Church cutbacks have been most common among downscale households (30%) and those families which are struggling with “serious financial debt” (43%). Not surprisingly, 31% of those who have lost 20% or more of their retirement fund value have sliced their church donations, as have 29% of the people who have lost 20% or more of the value in their stock portfolio.
The degree of reduction in giving is significant for churches. Among people who have decreased giving to churches and religious centers, 19% dropped their giving by as much as 20%, 5% decreased their generosity by 21% to 49%, 17% reduced their giving by half, and 11% sliced their provision by more than half. In addition, 22% said they had stopped their giving altogether.
But then there’s this:
On average, Americans believe it will take about three years before the economy fully recovers. Only one out of four adults (24%) said the economy would completely recover within a year; 30% said it would take two or three years; and 32% said it would take more than three years. A small proportion (2%) said they do not believe the economy will ever completely recover.

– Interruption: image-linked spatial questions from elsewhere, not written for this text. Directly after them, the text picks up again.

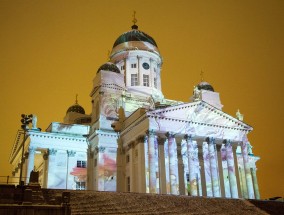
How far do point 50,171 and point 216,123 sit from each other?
66.3 ft

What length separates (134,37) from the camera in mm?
56375

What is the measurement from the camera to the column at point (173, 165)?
38094 millimetres

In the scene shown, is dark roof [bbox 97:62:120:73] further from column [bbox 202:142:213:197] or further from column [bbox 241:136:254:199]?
column [bbox 241:136:254:199]

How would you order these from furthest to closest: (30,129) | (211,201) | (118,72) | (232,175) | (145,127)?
(118,72), (30,129), (232,175), (145,127), (211,201)

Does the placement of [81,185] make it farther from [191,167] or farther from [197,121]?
[197,121]

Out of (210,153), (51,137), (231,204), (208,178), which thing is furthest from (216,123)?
(51,137)

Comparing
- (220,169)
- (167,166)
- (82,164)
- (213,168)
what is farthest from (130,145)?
(220,169)

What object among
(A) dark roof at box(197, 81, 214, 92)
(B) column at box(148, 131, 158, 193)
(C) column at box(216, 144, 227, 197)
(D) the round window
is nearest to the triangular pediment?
(B) column at box(148, 131, 158, 193)

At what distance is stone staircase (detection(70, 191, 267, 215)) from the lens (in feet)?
73.2

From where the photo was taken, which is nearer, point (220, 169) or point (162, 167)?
point (162, 167)

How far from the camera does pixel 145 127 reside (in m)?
39.3

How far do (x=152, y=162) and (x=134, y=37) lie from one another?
24913 millimetres

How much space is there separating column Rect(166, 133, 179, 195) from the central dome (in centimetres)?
2151

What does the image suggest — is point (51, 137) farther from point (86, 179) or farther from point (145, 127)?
point (145, 127)
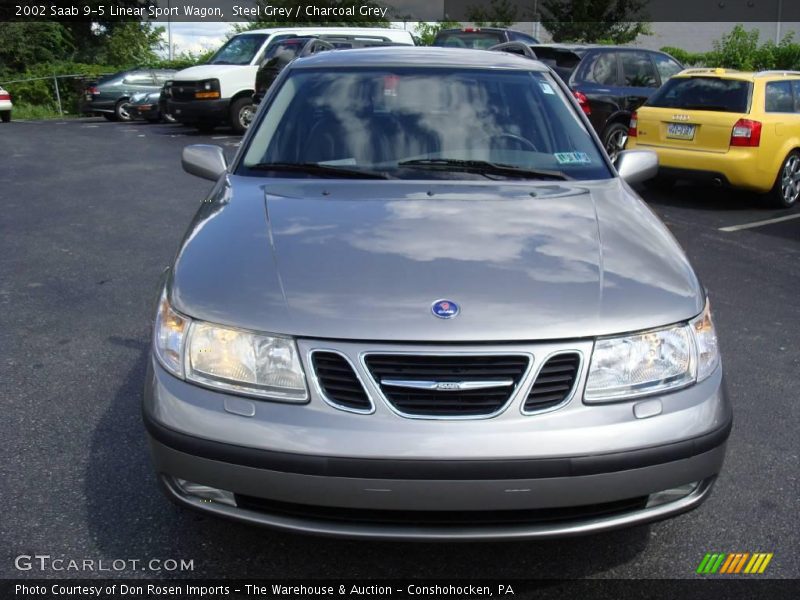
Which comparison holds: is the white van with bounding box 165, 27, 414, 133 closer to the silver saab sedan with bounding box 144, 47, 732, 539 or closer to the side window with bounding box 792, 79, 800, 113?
the side window with bounding box 792, 79, 800, 113

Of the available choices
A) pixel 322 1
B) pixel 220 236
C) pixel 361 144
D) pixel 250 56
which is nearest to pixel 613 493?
pixel 220 236

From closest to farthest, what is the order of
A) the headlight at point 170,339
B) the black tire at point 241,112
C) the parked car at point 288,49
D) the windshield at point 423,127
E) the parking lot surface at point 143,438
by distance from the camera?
the headlight at point 170,339 < the parking lot surface at point 143,438 < the windshield at point 423,127 < the parked car at point 288,49 < the black tire at point 241,112

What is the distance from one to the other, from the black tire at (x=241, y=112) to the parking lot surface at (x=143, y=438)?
885cm

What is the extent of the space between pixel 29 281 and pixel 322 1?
3145 cm

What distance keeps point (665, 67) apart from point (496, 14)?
25.6 meters

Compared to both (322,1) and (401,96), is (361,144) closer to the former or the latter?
(401,96)

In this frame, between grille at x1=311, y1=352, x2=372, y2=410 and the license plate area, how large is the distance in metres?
8.28

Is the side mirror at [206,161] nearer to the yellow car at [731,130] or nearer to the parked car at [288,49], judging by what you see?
the yellow car at [731,130]

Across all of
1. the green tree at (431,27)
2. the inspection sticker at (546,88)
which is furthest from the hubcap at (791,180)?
the green tree at (431,27)

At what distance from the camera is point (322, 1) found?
1396 inches

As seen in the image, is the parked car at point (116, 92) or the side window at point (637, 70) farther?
the parked car at point (116, 92)

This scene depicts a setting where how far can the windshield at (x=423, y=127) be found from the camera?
3.71 meters

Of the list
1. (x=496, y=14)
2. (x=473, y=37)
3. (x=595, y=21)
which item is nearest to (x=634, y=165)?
(x=473, y=37)

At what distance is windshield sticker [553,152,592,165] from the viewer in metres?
3.77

The most pessimistic people are Asians, upscale adults, and sociopolitical liberals. The study also showed that people who voted for Barack Obama are significantly more likely to expect a prolonged period of recovery than are people who voted for John McCain. (emphasis mine)
Huh? The messianic adulation (certainly in the MSM) accorded to Barack Obama would lead one to believe that his followers expect great things. But evidently they don’t. It explains, perhaps, why his base isn’t going more postal than it is over his cautionary statements regarding the speed of his response to the crisis. For someone like me who is given to cynical pessimism, it makes one wonder: why did these people go bananas over this guy?